What is Margin Trading?

Margin trading means making transactions of volume that exceed your fund. You can invest, say $100, and receive credit by your broker that will enable you to make transaction of high volume. “Margin” refers to the pledge that your broker holds from your fund for opening a position of certain volume.
Margin trading is a process of trading where you trade to take advantage of the market opportunities by investing more than what you can afford to. In simple words, margin trading allows you to purchase stocks at a marginal price.
Now you might be wondering who funds these purchases. So, these kinds of trading transactions are funded by your stock broker who lends you the cash to purchase stocks, which you may otherwise not be able to afford. Against the money he lends, he keeps either the shares or cash as collateral.

The margin can be settled later when you square off your position. Furthermore, if the profit earned by you from executing the trade is higher than the margin amount, you make a profit, else you suffer a loss.
All said, margin trading is an easy way of making quick money. So, let us learn more about it.

How Does Margin Trading Work?

When you decide to carry on margin trading, the first thing you have to do is place a request with your broker to open a margin account. Now, on account opening, you will be required to pay a certain amount of money upfront to your broker in cash. This amount is known as the minimum margin. The margin varies across brokers. Now, just in case the transaction you entered into didn’t go well, you make heavy losses and fail to recuperate the money, in such scenarios, the broker can use the minimum margin amount to square off the position and recover some money.
Once your margin account is opened and when you want to execute any transaction, you will be required to pay an initial margin. This amount is pre-determined by the broker and is a fixed percentage of the total traded value.

Apart from the above, you are also required to maintain a minimum balance at all times. If you fail to maintain the minimum balance, then the broker has the right to square off your trade. Like for example, if Mahindra & Mahindra’s stock priced at Rs. 400 falls 4.25% and the initial margin and minimum margin are 8% and 4% respectively of the total value of the shares bought, then the trade-off (i.e. 8% - 4.25% = 3.75%) will be lower than the minimum margin. In such a scenario, you might be required to pay more money to your broker in order to maintain the margin or else the broker will automatically square-off your trading position.
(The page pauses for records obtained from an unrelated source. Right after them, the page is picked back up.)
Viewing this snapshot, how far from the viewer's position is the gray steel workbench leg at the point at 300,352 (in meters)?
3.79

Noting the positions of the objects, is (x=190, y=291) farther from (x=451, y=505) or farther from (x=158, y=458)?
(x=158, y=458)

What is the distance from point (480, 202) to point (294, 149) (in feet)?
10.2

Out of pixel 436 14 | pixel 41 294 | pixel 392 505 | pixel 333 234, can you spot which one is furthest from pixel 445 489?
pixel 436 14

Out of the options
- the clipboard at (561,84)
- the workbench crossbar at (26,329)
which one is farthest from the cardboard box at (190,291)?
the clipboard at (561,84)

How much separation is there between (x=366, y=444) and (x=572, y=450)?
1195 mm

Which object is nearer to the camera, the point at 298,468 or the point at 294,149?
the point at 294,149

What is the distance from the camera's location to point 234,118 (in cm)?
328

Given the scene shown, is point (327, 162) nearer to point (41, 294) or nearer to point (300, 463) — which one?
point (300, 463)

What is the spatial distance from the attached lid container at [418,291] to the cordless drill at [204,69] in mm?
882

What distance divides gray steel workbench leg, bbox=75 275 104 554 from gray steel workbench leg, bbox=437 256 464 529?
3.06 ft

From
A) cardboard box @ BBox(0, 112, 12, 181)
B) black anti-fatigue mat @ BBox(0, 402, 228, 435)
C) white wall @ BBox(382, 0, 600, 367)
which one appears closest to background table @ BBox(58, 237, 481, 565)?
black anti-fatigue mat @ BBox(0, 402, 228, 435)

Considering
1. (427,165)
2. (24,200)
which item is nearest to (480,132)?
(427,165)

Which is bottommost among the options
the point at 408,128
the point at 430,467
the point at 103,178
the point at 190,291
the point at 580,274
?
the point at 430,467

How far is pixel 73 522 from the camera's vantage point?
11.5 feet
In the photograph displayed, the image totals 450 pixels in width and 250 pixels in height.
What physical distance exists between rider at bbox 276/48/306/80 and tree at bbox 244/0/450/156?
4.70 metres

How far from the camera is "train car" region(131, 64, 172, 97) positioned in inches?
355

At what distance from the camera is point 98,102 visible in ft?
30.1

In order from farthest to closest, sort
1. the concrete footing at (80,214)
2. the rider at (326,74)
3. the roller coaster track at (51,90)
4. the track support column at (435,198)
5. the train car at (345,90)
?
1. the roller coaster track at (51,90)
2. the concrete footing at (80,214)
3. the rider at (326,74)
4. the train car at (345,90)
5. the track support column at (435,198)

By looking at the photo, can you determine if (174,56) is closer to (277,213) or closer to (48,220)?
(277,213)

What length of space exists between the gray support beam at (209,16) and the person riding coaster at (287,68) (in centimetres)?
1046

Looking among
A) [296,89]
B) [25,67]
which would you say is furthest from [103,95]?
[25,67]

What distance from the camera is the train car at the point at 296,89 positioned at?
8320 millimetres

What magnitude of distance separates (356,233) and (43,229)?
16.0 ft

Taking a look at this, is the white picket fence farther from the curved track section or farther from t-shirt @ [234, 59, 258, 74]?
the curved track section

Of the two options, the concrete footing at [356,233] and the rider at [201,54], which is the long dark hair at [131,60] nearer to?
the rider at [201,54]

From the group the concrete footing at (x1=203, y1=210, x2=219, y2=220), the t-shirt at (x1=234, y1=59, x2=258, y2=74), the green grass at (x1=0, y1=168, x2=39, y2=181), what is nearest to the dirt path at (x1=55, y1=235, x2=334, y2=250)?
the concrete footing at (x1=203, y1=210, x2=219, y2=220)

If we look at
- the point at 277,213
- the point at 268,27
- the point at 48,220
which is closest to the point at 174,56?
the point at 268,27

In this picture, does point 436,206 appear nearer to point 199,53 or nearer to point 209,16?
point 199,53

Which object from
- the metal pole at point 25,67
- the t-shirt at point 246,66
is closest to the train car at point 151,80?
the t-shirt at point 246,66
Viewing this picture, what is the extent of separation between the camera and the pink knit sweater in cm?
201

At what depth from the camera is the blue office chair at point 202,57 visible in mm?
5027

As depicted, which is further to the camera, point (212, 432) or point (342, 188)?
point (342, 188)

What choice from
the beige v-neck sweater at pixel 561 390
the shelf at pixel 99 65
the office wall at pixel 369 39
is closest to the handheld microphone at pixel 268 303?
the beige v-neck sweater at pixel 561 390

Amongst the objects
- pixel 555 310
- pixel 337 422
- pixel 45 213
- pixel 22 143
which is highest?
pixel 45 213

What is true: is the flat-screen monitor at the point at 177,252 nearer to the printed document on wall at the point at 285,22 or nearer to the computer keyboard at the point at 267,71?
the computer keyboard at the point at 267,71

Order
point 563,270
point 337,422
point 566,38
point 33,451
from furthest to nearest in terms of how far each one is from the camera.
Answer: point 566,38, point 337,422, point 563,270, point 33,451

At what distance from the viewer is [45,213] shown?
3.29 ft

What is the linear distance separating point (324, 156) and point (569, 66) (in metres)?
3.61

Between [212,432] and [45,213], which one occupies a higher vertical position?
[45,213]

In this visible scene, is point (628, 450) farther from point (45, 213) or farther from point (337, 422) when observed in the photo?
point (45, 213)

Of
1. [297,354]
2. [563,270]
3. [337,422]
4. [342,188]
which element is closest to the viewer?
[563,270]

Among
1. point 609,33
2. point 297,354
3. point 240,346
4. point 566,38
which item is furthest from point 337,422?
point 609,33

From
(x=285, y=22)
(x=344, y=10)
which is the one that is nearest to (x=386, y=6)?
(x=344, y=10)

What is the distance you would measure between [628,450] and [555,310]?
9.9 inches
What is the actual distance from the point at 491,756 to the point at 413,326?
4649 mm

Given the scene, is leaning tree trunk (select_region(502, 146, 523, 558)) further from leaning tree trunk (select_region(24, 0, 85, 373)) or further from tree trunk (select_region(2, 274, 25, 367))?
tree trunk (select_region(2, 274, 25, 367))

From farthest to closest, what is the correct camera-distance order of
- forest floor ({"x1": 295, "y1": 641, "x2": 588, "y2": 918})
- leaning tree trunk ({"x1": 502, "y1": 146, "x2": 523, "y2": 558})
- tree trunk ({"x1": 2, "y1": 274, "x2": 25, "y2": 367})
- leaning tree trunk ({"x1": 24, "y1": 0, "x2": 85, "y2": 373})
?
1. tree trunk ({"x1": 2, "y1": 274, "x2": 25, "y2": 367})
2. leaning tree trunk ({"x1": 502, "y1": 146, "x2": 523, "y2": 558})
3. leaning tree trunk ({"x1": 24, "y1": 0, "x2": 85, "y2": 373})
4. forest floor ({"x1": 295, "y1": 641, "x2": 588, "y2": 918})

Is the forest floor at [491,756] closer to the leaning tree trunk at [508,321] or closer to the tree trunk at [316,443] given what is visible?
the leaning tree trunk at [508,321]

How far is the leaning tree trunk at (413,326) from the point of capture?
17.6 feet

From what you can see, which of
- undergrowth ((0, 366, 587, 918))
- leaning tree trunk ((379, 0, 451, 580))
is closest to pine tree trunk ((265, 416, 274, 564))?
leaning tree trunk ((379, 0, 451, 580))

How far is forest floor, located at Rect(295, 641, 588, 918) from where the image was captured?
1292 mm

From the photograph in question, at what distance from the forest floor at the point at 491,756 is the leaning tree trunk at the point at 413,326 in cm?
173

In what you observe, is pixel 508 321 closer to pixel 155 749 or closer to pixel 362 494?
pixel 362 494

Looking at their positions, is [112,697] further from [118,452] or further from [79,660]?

The squaring-off position is compulsory at the end of each trade session. Meaning, if you have bought shares today, you will have to sell them today before the market closes. Likewise, if you have sold shares today, you will have to buy them today before the market closes.
However, there is an option of taking delivery by paying for the entire trade (buy or sell) during the session along with broker’s fees and additional charges.

Benefits of Margin Trading

Some of the benefits of margin trading are as follows:

- Margin trading is ideal for investors who aim to take the opportunity of price fluctuations over a short period but do not have enough money in hand.
- Margin trading helps you to leverage your position in securities that are not from the derivatives sector.
- Margin trading helps you earn a better rate of return on your investment.
- It enhances your purchasing power.
- The shares and securities kept in your demat account can be used as a collateral for margin facility.
- The margin trading facility is continuously monitored and regulated by The Securities and Exchange Board of India (SEBI) and stock exchanges.
- Since margin accounts can be offered only by authorised brokers, it provides more safety and security to the investors.

The Bottom Line

Margin trading can be a great way of earning in the stock market. However, the risks associated with it are also high. If not done with caution and disciple, you may end up losing more money than you had invested. Therefore, it is crucial to gauge your risk appetite before investing money in margin trading.